Wilkinson has spent the last decade pushing Coastal Trail priorities in the county, and while he's made progress in some places, such as the Santa Clause Lane bike path, he's run into walls in other places.

"In some ways, I think that San Luis Obispo [County] has done a much better job than us" in addressing trail gaps, he said.

Those walls include Vandenberg Space Force Base's 35 miles of coastline and about 20 miles of the Gaviota Coast, which runs on individual private property, such as at Hollister Ranch; Union Pacific property; and State Parks property. Vandenberg may never allow public access, but even for the properties not owned by the federal government, progress is slow, he said.
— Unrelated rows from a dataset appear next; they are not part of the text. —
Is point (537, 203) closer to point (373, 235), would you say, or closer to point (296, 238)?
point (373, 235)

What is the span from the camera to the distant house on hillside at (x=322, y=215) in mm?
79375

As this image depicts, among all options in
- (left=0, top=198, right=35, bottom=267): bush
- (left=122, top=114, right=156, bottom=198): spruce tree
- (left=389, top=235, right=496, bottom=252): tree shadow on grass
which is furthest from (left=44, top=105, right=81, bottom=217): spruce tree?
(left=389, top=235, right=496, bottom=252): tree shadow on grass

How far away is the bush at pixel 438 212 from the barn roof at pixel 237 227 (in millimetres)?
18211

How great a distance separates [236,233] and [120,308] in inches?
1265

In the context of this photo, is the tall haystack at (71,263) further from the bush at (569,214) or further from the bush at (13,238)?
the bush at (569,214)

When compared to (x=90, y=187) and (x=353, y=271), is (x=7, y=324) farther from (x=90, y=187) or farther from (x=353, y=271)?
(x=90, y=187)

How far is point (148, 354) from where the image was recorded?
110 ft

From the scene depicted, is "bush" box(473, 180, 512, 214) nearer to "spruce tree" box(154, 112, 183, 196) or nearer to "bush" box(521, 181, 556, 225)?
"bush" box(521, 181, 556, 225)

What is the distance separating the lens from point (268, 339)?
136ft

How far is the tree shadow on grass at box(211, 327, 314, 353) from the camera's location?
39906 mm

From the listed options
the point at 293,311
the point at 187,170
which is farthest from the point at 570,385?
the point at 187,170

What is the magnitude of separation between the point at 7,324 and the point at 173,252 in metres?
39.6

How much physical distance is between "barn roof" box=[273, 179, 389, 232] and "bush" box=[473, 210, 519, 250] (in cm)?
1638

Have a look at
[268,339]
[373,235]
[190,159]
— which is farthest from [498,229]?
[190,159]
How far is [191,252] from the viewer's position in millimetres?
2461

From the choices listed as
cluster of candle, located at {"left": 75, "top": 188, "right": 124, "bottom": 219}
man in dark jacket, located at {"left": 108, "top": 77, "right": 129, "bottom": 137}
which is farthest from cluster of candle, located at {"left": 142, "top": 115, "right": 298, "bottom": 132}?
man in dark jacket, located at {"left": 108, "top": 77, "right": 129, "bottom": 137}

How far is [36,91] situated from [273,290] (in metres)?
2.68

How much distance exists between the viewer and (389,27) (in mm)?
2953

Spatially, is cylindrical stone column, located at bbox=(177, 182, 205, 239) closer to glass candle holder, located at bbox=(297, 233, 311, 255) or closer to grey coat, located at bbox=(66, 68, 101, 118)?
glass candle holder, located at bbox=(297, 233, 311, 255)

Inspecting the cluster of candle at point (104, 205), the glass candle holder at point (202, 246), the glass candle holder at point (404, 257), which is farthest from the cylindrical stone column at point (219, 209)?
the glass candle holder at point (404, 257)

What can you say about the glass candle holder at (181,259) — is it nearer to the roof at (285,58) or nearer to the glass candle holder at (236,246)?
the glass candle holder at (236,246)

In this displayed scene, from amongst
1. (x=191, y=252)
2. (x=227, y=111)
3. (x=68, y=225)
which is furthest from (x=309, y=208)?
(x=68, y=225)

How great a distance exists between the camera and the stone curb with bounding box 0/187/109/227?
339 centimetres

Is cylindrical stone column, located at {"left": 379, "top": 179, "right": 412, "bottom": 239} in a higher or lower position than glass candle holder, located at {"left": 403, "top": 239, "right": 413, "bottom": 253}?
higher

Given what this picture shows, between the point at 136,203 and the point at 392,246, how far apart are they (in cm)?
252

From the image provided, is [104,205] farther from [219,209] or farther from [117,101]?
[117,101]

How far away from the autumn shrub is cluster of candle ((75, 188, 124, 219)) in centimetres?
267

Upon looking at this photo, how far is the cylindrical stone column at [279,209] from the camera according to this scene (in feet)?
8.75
"It's not like it's not happening," Wilkinson said. "I usually say that 80 percent of the work is to get to the point where you're able to build the trail."

That 80 percent includes a lot of negotiation and relationship building.

In some cases, such as with Hollister Ranch, it also includes a regulatory nudge from the state. The long and litigious fight over public access at Hollister Ranch continues, but public access to the property seems inevitable thanks to state Sen. Monique Limón (D-Santa Barbara), whose bill requiring it to happen was signed into law in 2019. The Coastal Commission is currently working on an environmental review about what the impacts of that access and constructing Coastal Trail would entail.

Building the Coastal Trail, Wilkinson said, takes time—a long time—and also perseverance, collaboration, problem-solving, planning, and funding.

"You have to figure out what's possible," he said.